For example, you say that OpenAI is simultaneously claiming,
OpenAI cares a lot about safety (good for public PR and government regulations).
OpenAI isn’t making anything dangerous and is unlikely to do so in the future (good for public PR and government regulations).
Is it true that OpenAI has claimed that they aren’t making anything dangerous and aren’t likely to do so in the future? Where have they said this?
I agree that it would be good to have citations. In case neither Ozzie nor anyone else here finds it a good use of their time to do it—I’ve been following OpenAIs and Sam Altman’s messaging specifically for a while and Ozzie’s summary of their (conflicting) messaging seems roughly accurate to me. It’s easy to notice the inconsistencies in Sam Altman’s messaging, especially when it comes to safety.

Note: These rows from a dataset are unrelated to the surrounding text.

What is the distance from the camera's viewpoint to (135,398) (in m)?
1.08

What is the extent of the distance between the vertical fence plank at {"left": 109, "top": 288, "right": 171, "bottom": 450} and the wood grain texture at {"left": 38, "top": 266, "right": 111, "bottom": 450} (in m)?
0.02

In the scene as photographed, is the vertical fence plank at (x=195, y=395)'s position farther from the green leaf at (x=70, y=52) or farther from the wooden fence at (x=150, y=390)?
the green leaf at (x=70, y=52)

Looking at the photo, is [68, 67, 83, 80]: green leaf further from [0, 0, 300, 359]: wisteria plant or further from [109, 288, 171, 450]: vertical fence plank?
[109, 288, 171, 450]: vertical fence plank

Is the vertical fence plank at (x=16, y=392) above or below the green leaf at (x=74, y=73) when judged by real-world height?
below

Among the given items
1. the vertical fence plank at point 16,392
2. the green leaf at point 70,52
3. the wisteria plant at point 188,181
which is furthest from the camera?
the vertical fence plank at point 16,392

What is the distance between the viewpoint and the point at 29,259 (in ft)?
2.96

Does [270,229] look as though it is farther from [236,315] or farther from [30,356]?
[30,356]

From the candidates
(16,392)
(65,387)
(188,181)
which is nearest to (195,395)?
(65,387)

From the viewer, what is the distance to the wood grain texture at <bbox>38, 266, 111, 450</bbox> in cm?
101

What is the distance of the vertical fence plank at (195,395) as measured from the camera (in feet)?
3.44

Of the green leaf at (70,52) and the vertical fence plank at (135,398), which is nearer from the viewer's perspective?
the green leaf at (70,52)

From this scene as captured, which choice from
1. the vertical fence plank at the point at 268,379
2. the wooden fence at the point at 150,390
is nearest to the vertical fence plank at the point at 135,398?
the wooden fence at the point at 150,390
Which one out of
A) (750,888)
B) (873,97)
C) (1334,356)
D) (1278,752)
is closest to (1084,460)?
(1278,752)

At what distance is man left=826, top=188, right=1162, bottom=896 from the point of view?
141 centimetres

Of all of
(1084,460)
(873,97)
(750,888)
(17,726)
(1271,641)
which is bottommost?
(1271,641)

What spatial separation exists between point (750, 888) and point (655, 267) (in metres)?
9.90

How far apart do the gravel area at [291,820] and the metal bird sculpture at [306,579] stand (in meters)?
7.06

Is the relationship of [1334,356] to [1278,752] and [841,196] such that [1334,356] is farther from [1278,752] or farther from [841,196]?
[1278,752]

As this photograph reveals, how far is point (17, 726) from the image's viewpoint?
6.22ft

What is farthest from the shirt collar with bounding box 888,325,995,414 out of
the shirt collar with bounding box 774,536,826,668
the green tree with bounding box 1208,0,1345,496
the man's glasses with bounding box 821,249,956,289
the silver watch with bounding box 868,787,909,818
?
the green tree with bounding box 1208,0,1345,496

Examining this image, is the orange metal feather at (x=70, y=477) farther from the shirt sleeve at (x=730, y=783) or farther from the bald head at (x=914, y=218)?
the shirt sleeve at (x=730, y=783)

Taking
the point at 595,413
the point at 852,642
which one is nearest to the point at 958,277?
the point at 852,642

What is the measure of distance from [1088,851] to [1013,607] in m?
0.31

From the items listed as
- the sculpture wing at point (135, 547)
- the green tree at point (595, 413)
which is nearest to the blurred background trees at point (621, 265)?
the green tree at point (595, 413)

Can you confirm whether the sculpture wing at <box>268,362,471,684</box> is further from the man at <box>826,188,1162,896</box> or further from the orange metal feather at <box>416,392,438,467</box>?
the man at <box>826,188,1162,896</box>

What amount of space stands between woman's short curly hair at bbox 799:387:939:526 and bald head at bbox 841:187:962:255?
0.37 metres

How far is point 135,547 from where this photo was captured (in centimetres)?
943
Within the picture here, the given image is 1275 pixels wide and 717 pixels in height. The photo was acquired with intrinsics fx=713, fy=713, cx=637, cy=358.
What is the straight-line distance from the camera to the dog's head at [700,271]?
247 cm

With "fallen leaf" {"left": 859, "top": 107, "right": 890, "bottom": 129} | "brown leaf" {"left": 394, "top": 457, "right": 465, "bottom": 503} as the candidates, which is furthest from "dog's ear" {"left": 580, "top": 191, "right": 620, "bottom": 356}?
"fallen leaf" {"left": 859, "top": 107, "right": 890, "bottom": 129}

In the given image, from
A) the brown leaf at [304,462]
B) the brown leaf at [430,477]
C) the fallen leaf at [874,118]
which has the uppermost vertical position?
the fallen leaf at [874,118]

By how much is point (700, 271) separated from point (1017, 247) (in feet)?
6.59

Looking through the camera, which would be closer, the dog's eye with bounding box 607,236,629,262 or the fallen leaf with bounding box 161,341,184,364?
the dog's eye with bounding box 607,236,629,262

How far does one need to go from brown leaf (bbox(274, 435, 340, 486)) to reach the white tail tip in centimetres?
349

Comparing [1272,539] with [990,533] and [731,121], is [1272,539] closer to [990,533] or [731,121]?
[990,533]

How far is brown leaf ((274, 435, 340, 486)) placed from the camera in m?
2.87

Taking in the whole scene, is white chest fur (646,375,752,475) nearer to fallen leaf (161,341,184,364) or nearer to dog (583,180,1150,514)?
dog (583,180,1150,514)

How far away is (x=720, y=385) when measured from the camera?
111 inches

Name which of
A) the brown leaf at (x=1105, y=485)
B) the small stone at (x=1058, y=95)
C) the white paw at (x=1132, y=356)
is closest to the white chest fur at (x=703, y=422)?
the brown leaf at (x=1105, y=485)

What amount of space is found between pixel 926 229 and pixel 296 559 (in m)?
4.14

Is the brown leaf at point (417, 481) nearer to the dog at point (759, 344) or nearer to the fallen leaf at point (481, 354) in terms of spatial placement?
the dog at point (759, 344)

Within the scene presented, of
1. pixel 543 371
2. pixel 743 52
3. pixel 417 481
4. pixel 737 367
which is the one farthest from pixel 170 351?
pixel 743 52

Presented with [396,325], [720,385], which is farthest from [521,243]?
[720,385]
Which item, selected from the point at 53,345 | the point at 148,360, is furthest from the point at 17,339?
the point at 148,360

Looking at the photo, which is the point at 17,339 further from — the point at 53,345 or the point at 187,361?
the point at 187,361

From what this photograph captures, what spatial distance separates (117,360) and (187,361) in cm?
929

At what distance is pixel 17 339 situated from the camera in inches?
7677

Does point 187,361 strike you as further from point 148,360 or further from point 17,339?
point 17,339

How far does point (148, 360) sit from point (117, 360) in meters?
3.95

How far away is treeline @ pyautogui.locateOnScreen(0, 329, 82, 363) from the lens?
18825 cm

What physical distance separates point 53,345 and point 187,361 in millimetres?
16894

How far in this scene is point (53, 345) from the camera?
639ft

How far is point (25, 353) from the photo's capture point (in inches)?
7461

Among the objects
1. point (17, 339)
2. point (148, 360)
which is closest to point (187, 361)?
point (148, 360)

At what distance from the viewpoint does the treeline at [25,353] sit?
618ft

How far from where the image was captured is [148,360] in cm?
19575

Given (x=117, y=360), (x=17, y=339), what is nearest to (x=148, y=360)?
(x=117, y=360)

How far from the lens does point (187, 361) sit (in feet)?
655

Another commenter (whose name I forgot, I think he was from CLTR) put it nicely: It feels likeAltman does not have one consistent set of beliefs (like an ethics/safety researcher would) but tends to say different things that are useful for achieving his goals (like many CEOs do), and he seems to do that more than other AI lab executives at Anthropic or Deepmind.
Thanks for sharing your impressions. But even if many observers have this impression, it still seems like it could be quite valuable to track down exactly what was said, because there’s some gap between:
(a) has nuanced models of the world and will strategically select different facets of those to share on different occasions; and
(b) will strategically select what to say on different occasions without internal validity or consistency.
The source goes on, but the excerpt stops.